(TEXT EXCERPT)
Emacs Font Lock How to highlight multiline text

I use a custom start and end tag to mark comment text. One of the problem is when the comment is long and mixed with content, it's hard to identify the boundary of comment and content, my eyes fatigue sometimes.

I would like to let Emacs to highlight the comment text block so I can distinguish them and focus on the content I'm writing. Other popular editors like VIM or Sublime can also achieve this, this post illustrates how to do it in Emacs.

Create a custom mode

Use define-derived-mode to create a new mode based on an existing mode such as html-mode or fundamental-mode is the first step.

(define-derived-mode mytext-mode fundamental-mode "mytext"

Enable multiline text matching

By default, Font Lock only process line of text, to support multiline text, we have to add those code

(define-derived-mode mytext-mode fundamental-mode "mytext"
  (set (make-local-variable 'font-lock-multiline) t)
  (add-hook 'font-lock-extend-region-functions
(defun test-font-lock-extend-region ()
  "Extend the search region to include an entire block of text."

(INFORMATION PROVIDED)

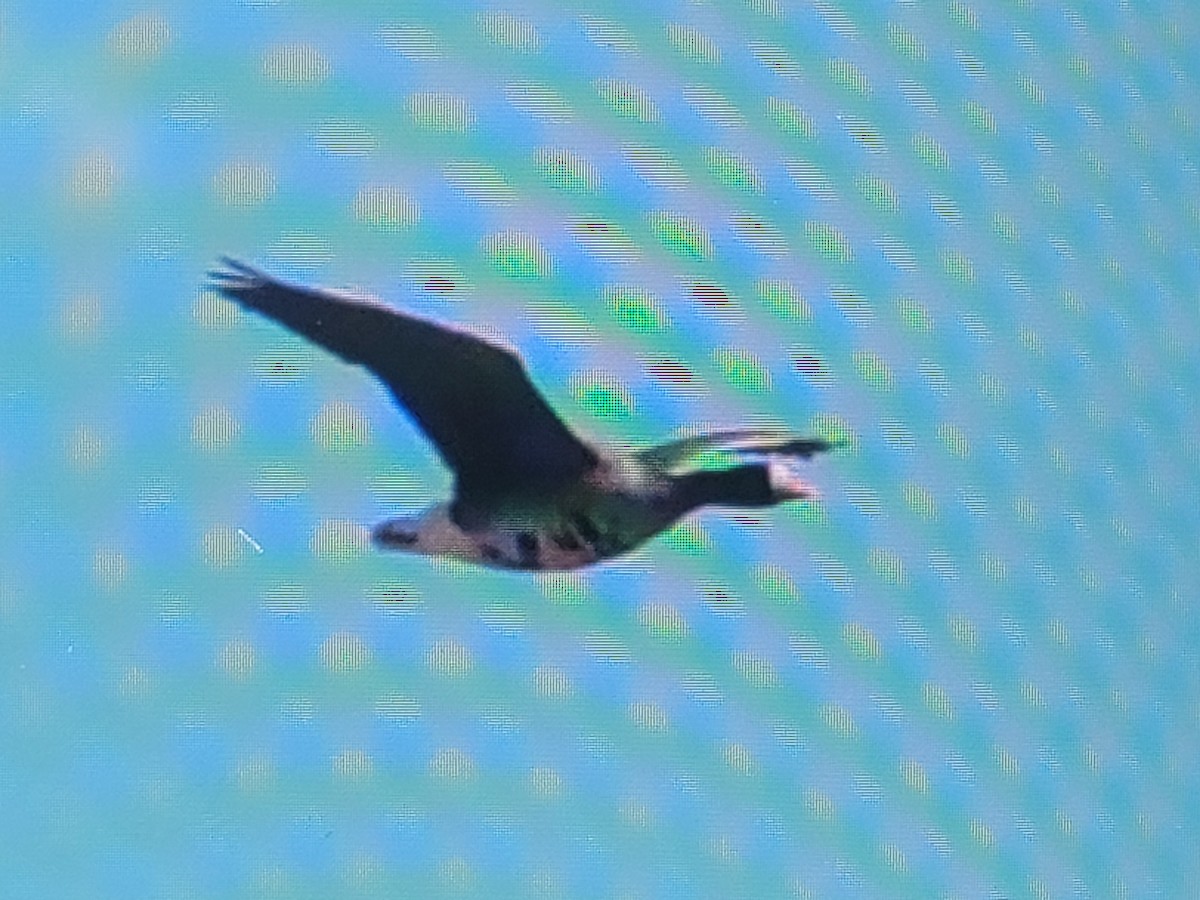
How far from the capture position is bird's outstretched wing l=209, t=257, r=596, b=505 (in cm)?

(LIST OF TASKS)
(a) In the Emacs post, which function creates a new mode based on an existing one?
(b) Output the Emacs post word for word, starting at "Emacs Font Lock" and ending at "eyes fatigue sometimes.".
The material comes from a separate source, unrelated to the Emacs post.

(TASK SOLUTIONS)
(a) define-derived-mode

(b)
Emacs Font Lock How to highlight multiline text

I use a custom start and end tag to mark comment text. One of the problem is when the comment is long and mixed with content, it's hard to identify the boundary of comment and content, my eyes fatigue sometimes.